San Fran Seeks Smoking Ban—But Not for Pot
A new bill would ban tobacco, but not medical marijuana, from public events on city-owned property.
San Francisco is aiming to crack down on smoking in public. A new bill would ban tobacco at all outdoor events like street fairs and concerts on city property—but medical marijuana would still be allowed. "This is another step forward to protect the public's health from the dangers of second-hand smoke," says supervisor Eric Mar, who proposed the bill. He adds that 73,000 non-smokers die every year from second-hand smoke. "It's a critical public health danger with no safe level of exposure." However, he feels the rule shouldn't apply to medical marijuana smokers. "My hope is that people wouldn't light up at community festivals," Mar explains, "but if it's something medical and prescribed by a doctor, that should be permitted." That wouldn’t mean toking anywhere is allowed, though; in San Francisco, smoking marijuana is already banned in public parks. If passed, the bill would require event organizers to post signs and enforce the smoke-free rule, as additional law enforcement resources aren't provided for.
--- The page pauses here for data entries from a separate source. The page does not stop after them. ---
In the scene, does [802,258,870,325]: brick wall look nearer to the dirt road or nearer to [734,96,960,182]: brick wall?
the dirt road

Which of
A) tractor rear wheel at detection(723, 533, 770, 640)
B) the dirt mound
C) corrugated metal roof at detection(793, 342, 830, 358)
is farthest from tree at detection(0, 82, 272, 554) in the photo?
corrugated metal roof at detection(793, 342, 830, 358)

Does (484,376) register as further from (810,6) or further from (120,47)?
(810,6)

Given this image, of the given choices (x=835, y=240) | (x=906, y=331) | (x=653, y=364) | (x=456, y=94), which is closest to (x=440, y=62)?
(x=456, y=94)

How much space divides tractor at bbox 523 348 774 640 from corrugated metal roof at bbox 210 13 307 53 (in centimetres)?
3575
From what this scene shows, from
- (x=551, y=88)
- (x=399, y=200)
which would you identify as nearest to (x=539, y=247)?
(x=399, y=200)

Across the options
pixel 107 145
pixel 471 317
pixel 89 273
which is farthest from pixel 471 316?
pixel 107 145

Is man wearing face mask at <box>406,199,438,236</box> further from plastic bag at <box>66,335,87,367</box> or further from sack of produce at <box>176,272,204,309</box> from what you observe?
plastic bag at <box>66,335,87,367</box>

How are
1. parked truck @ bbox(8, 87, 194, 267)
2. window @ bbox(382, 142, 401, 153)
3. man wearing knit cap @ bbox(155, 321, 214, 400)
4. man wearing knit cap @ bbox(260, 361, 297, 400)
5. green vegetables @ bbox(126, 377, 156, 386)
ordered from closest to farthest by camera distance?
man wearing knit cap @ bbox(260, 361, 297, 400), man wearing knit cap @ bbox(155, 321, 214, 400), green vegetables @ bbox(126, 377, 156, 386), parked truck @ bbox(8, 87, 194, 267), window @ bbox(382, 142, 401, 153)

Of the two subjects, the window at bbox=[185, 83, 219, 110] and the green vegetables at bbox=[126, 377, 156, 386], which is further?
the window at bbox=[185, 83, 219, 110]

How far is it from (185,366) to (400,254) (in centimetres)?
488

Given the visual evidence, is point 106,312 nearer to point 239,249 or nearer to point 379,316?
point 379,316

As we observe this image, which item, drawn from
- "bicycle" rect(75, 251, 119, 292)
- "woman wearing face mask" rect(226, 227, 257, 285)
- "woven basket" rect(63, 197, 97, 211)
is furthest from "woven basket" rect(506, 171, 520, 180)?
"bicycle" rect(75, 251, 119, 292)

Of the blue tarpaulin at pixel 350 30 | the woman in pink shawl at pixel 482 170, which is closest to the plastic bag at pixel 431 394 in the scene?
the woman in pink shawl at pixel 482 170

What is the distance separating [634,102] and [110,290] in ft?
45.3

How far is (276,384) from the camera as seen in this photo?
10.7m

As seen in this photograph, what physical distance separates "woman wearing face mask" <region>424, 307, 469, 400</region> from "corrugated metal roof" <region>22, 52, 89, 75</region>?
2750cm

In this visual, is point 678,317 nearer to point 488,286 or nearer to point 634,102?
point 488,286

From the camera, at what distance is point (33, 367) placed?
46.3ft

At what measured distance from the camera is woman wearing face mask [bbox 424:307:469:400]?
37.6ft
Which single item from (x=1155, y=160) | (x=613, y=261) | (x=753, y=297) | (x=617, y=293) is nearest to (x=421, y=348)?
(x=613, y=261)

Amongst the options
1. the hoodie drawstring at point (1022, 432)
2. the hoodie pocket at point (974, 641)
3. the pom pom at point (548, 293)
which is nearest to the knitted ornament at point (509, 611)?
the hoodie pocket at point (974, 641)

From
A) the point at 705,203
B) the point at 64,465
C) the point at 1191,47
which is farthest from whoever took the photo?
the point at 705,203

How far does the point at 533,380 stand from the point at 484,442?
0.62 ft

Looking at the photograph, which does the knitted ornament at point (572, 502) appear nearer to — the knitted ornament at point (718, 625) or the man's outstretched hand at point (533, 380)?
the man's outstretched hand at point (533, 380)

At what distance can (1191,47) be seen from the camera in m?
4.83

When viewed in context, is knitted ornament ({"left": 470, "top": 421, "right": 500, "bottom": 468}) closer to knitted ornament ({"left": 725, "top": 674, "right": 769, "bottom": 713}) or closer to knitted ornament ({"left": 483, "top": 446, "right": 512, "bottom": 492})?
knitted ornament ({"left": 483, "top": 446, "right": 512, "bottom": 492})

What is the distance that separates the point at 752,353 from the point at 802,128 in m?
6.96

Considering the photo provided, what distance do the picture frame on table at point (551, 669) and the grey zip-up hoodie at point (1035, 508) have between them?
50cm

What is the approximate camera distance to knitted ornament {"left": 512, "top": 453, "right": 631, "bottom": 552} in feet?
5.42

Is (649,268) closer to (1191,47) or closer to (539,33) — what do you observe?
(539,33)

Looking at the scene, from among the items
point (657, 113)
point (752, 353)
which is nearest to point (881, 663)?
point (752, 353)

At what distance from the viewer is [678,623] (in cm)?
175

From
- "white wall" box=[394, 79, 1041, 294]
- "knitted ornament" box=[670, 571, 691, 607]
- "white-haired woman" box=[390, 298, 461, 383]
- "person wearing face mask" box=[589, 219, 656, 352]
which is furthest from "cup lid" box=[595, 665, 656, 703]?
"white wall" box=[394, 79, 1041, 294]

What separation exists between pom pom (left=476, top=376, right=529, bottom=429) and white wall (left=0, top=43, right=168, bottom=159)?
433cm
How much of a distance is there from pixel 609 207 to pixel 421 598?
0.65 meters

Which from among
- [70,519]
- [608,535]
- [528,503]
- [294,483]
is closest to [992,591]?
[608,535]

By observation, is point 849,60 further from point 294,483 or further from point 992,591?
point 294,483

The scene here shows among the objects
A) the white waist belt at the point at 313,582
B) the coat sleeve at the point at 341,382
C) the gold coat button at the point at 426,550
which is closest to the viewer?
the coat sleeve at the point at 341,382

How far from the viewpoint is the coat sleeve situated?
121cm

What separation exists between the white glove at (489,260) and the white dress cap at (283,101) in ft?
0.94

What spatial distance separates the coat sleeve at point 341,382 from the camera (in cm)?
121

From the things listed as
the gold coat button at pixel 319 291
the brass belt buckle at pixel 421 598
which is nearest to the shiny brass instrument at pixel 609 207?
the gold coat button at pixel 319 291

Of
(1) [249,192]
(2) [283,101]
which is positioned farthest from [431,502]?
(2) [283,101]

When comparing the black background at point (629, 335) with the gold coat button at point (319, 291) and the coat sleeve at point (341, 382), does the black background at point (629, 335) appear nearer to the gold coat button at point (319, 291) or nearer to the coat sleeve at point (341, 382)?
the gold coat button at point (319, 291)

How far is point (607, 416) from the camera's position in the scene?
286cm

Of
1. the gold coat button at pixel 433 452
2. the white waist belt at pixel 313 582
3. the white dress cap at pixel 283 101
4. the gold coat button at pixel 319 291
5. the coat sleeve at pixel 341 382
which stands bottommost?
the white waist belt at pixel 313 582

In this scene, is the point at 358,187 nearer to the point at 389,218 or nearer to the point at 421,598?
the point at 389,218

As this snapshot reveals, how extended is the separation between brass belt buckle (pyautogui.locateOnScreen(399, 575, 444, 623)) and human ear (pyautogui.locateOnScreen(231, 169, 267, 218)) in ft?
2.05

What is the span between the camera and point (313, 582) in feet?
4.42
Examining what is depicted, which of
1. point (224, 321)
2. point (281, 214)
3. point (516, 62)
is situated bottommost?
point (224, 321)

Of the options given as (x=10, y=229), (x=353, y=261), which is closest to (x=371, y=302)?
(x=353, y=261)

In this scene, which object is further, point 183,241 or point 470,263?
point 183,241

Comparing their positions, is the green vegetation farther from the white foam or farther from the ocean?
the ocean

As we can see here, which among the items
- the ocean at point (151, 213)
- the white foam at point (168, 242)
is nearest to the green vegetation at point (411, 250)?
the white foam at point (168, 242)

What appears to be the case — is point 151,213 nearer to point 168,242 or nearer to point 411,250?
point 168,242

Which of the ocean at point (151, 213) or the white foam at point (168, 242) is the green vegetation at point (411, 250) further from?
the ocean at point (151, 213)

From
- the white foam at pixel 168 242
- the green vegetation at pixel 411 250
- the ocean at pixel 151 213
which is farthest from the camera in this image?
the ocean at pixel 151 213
Naturally, plenty of smokers are displeased about the prospect of yet another tobacco ban, and some challenge the accuracy of the science that the bill is based on. "Most people simply don't live long enough to die from secondhand smoke exposure," declares an article on PolicyMic.com. But many San Franciscans seem to support the proposal. "As the community norms are changing, people are expecting that all these things are non-smoking, so they become incensed when they find out there is no law to protect them," Serena Chen, a director of policy for the American Lung Association in California, tells The Fix. As you'd expect, many anti-smoking advocates welcome the proposed ban as a step in the right direction, but regret that it would exclude medical marijuana. Under California's Prop 65, you have to post a warning to alert people if they're being exposed to certain carcinogens. "I think that every city and its collected officials need to decide what their community wants or doesn't want," says Chen. "All I can say is what the facts are. The facts are that the state of California has listed marijuana smoke as a Prop 65 carcinogen." Still, advocates of the bill hope it will benefit the whole community and make events inclusive for everyone, whether they smoke or not. "Everybody has a right to breathe healthy, clean air," says Chen. "And no one has a right to pollute anybody else's air."